The CAW and Navistar opened negotiations the first week of May with CAW negotiators 'absolutely astounded' by a company proposal that would reduce the Chatham plant to a shell of a facility.
"Despite the fact that our labour costs are cheaper than their U.S. operations, it appears that Navistar has no future commitment to Chatham," said Bob Chernecki, assistant to the CAW president. "The company is telling us in essence, if they are serious about this proposal, they would 'gut' the plant and reduce it to an active workforce of less than 100 people with no strategy for growth," Chernecki states in a letter to Chatham-Kent-Essex MP David VanKesteren.
The company proposal would also eliminate the 35 truck-a-day guarantee in the current collective agreement. CAW members would need more than 30 years seniority to remain employed if the company changes go through, devastating the members, their families and the community of Chatham.
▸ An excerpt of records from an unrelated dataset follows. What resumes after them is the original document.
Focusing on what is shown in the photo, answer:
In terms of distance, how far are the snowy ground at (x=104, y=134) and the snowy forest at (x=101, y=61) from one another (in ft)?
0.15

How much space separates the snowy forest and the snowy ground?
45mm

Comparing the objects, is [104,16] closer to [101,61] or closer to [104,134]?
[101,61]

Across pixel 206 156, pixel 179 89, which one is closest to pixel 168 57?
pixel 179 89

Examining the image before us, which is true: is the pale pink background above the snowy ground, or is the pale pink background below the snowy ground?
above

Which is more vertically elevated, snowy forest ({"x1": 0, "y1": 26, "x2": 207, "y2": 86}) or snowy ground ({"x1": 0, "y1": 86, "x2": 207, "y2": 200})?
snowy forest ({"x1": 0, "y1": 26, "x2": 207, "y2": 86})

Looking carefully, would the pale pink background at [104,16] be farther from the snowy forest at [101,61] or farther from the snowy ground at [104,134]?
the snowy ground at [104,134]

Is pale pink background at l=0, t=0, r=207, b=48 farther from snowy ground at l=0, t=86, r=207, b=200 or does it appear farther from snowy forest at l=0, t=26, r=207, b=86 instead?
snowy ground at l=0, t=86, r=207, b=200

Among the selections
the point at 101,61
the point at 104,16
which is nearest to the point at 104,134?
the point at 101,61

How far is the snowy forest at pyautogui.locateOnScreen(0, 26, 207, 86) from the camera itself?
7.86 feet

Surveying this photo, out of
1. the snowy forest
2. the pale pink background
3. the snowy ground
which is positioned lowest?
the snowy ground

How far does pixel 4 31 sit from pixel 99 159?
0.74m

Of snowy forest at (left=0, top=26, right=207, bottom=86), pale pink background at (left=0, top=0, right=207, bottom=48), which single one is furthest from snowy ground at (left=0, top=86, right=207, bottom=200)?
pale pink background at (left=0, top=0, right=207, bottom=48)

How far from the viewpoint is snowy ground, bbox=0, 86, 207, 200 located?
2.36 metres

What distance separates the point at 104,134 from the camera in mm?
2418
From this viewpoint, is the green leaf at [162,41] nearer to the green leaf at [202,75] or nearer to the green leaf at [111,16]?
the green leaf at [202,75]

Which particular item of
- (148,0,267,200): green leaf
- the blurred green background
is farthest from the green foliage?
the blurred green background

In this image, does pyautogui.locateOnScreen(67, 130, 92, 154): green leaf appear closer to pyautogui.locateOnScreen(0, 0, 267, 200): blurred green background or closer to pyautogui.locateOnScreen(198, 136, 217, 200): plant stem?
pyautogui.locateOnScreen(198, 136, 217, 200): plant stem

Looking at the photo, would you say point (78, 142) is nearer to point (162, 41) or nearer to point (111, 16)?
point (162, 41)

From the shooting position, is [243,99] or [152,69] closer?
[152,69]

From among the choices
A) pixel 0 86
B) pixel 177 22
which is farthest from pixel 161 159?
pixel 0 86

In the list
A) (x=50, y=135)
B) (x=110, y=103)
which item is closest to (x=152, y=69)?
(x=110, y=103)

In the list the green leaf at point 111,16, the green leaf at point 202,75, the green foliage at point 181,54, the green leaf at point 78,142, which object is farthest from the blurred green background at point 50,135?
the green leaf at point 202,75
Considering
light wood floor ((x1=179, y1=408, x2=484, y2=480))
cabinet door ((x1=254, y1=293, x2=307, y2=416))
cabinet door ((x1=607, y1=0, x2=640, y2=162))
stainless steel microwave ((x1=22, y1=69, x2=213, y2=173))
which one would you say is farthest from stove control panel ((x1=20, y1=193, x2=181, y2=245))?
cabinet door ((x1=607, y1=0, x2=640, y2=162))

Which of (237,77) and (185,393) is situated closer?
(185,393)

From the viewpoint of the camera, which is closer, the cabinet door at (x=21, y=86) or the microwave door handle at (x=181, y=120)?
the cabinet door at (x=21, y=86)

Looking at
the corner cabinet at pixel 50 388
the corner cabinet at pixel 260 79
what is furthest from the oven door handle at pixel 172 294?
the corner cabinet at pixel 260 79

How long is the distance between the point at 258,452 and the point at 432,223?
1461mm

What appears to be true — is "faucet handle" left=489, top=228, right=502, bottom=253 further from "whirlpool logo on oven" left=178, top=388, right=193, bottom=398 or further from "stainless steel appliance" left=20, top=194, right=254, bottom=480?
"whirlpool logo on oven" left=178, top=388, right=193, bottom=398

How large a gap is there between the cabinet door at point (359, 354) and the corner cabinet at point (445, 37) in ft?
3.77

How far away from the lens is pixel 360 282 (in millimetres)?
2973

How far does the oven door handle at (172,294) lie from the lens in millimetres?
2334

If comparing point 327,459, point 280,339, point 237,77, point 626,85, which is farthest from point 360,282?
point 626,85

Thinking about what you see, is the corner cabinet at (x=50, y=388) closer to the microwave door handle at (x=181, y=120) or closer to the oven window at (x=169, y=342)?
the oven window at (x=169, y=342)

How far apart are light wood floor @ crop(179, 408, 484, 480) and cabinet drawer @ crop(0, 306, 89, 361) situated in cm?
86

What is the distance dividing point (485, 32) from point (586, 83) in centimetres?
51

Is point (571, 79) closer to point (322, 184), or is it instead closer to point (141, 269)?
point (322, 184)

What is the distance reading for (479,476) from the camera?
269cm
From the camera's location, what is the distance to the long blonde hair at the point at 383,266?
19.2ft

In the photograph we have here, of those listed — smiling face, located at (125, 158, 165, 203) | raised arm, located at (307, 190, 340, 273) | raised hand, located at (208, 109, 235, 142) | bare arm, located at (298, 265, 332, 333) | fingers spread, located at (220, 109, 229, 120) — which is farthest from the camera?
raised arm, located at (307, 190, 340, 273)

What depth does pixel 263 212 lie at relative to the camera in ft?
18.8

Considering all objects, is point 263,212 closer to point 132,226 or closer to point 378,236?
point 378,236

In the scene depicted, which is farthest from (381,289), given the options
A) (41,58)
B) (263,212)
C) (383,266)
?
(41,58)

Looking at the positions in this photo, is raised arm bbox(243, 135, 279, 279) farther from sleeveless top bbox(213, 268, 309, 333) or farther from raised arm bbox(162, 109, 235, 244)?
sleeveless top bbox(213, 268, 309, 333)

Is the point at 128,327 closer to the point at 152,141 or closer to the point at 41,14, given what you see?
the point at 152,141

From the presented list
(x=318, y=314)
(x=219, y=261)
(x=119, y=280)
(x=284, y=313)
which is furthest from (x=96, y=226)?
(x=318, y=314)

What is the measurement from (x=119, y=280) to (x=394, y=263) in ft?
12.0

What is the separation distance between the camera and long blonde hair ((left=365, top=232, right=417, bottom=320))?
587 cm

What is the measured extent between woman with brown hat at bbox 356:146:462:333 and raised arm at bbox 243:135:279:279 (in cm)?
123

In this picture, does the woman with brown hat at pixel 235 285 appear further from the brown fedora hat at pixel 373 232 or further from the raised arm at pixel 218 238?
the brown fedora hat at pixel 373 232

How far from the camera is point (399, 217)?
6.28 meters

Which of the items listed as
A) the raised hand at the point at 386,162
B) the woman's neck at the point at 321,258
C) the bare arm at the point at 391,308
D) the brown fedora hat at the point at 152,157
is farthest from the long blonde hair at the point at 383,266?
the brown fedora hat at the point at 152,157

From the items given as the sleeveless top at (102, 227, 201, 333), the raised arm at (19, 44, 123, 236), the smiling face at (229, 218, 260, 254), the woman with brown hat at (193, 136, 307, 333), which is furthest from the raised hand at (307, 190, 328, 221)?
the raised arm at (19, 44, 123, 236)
VanKesteren was reminded that the federal government has put in $30 million to maintain the Navistar jobs into the future. Further, he was told that due to changes in their collective agreement the workers took $40 million per year out of the cost of Navistar operating in Chatham.
Without action such as a tariff on Navistar it is clear the work will be sent to Mexico or the United States. With more than 800 members on layoff and an active workforce of less than 400, immediate action is needed, VanKesteren was told.
"The company has tabled a proposal that would decimate the current operation in Chatham," Cathy Wiebenga, chairperson of Local 127 and Sonny Galea, chairperson of Local 35 said in a joint statement.
"After numerous meetings with the company, it is clear to the union that we have been asked to compete for jobs at Mexican wage rates. The company in turn offers nothing to the Chatham workers in the way of job security. Under the current proposal the number of jobs offered to CAW Local 127 and CAW Local 35 are approximately 10% of the current memberships. "The New World Order", the company's rendition of the Chatham Assembly Plant's future, puts into question ratification of a collective agreement. We will continue to move forward in attempting to obtain a viable collective agreement with Navistar," they said.
A bargaining update to CAW Local 127 and 35 members highlights the financial strength of Navistar's truck division:
- for 4.75 years since the last agreement, Navistar has made over $2.1 billion in the truck division and over $710 million in net income for share holders;
- the truck division accounted for 71 per cent of the corporation's total gross profit from 2004 to the third quarter of 2008;
- market share is at 24 per cent, up 12 per cent since 2002 due largely to the success of the Prostar and Lonestar products made in Chatham.